The Waverly family has always been a bit… odd. They have gifts, and this makes them outsiders. Even the apple tree has a reputation- and a temper. Generations of Waverlys have lived and gardened at the family home. Now, Claire is a caterer. Her dishes are not just delicious, but magical. Made with plants from her garden, they can protect, promote love, and more. Her cousin Evanelle has a talent for giving the gifts you don’t need- yet. Now Claire’s sister Sydney is suddenly back, after years with no contact, along with her young daughter. The sisters need to heal from their pasts, but can they? 
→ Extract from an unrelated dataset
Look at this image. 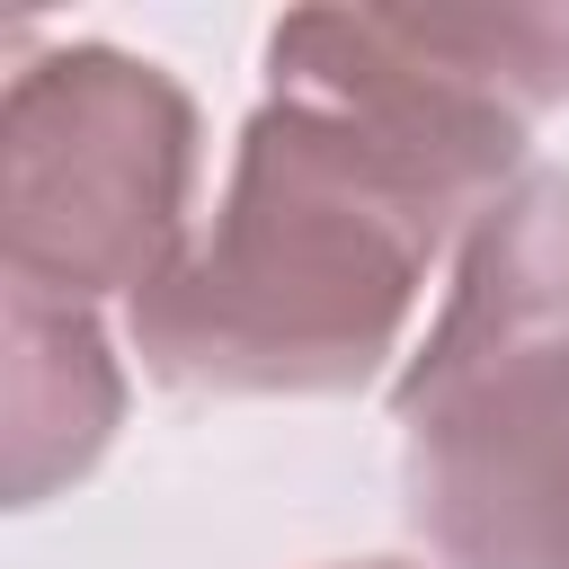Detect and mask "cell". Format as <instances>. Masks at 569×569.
Instances as JSON below:
<instances>
[{"mask_svg": "<svg viewBox=\"0 0 569 569\" xmlns=\"http://www.w3.org/2000/svg\"><path fill=\"white\" fill-rule=\"evenodd\" d=\"M391 427L436 569H569V169L533 160L471 213Z\"/></svg>", "mask_w": 569, "mask_h": 569, "instance_id": "cell-2", "label": "cell"}, {"mask_svg": "<svg viewBox=\"0 0 569 569\" xmlns=\"http://www.w3.org/2000/svg\"><path fill=\"white\" fill-rule=\"evenodd\" d=\"M258 80L533 151V124L569 107V9H293L267 27Z\"/></svg>", "mask_w": 569, "mask_h": 569, "instance_id": "cell-4", "label": "cell"}, {"mask_svg": "<svg viewBox=\"0 0 569 569\" xmlns=\"http://www.w3.org/2000/svg\"><path fill=\"white\" fill-rule=\"evenodd\" d=\"M525 169L373 98L258 80L196 240L124 302V347L204 400H347L409 365L453 240Z\"/></svg>", "mask_w": 569, "mask_h": 569, "instance_id": "cell-1", "label": "cell"}, {"mask_svg": "<svg viewBox=\"0 0 569 569\" xmlns=\"http://www.w3.org/2000/svg\"><path fill=\"white\" fill-rule=\"evenodd\" d=\"M204 222V124L169 62L107 36H9L0 267L27 293L124 311Z\"/></svg>", "mask_w": 569, "mask_h": 569, "instance_id": "cell-3", "label": "cell"}, {"mask_svg": "<svg viewBox=\"0 0 569 569\" xmlns=\"http://www.w3.org/2000/svg\"><path fill=\"white\" fill-rule=\"evenodd\" d=\"M0 400H9V507H44L98 471L124 427V338L89 302L9 284L0 302Z\"/></svg>", "mask_w": 569, "mask_h": 569, "instance_id": "cell-5", "label": "cell"}, {"mask_svg": "<svg viewBox=\"0 0 569 569\" xmlns=\"http://www.w3.org/2000/svg\"><path fill=\"white\" fill-rule=\"evenodd\" d=\"M320 569H418V560H320Z\"/></svg>", "mask_w": 569, "mask_h": 569, "instance_id": "cell-6", "label": "cell"}]
</instances>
The bones of this story are pretty close to those of “Practical Magic”. Allen doesn’t write with the ability to grab your heart and shake it like Hoffman does, though. It’s a pleasant enough book and I enjoyed reading it; I doubt I’ll read more of the series, however, even though I tend to love magical realism and magical plants.

Sunday, May 17, 2020

Julie & Julia: My Year of Cooking Dangerously, by Julie Powell. Little, Brown & Company, 2005




I never thought I’d have any interest in this book or movie, but one day it was on TV and I watched it and really liked it. So when I found the book, I figured, well, the book is always better than the movie, I grabbed it. Sadly, my presumption turned out to be wrong. I did not like the book better. I liked it considerably less.



In the movie, I much preferred the sections on Julia Child, who was considerably more interesting that I would have ever thought from just watching her TV show a few times. A lot of time was given to her story. In the book, Julie, quite naturally, gives more time to her own story- that she would undertake making every single recipe in Julia’s foundational cookbook in the space of one year. She starts a blog to tell the world about this project, and it becomes a huge hit. A book deal appears, and it’s optioned for a movie. This book isn’t just a collection of her blog entries; she’s looking back from the end of the project and going through the memories.



I should have liked it. She can be witty, with the kind of self-deprecating humor that grabs me. She swears almost as much as I do. I get obsessed with food at times. But I disliked her continual complaining about the same things over and over again (note to self: stop doing that! I’m sure NO one likes that!), given that she was living a fairly privileged life. The things she says and thinks about her perfectly good, supportive husband are nasty. Her story telling is not linear in the least. I just got tired of her, and wanted the book to end.


Sunday, May 3, 2020

The Angina Monologues: Surgery for Broken Hearts, by Samer Nashef. Scribe Publications, 2019






 Nashef’s memoir starts with some truly awful cardiac situations. An older man needing two different operations, in which everything must be done in a certain order; a pregnant woman with cardiac artery ready to explode, so that the babies must be delivered by Caesarian Section before the lifesaving heart operation can commence. Those stories have happy endings, but not all do. The author is open about the risks of heart surgery, as well as the benefits. He describes a number of types of heart surgeries, in terms anyone can understand. He’s funny at times and heart breaking at times. He lives and works in England, but has gone to the West Bank to perform surgeries more than once. His most memorable story is about going to pick up a heart for transplant- and everything goes wrong (the heart makes it on time). It’s engrossing and easy to read. Five stars.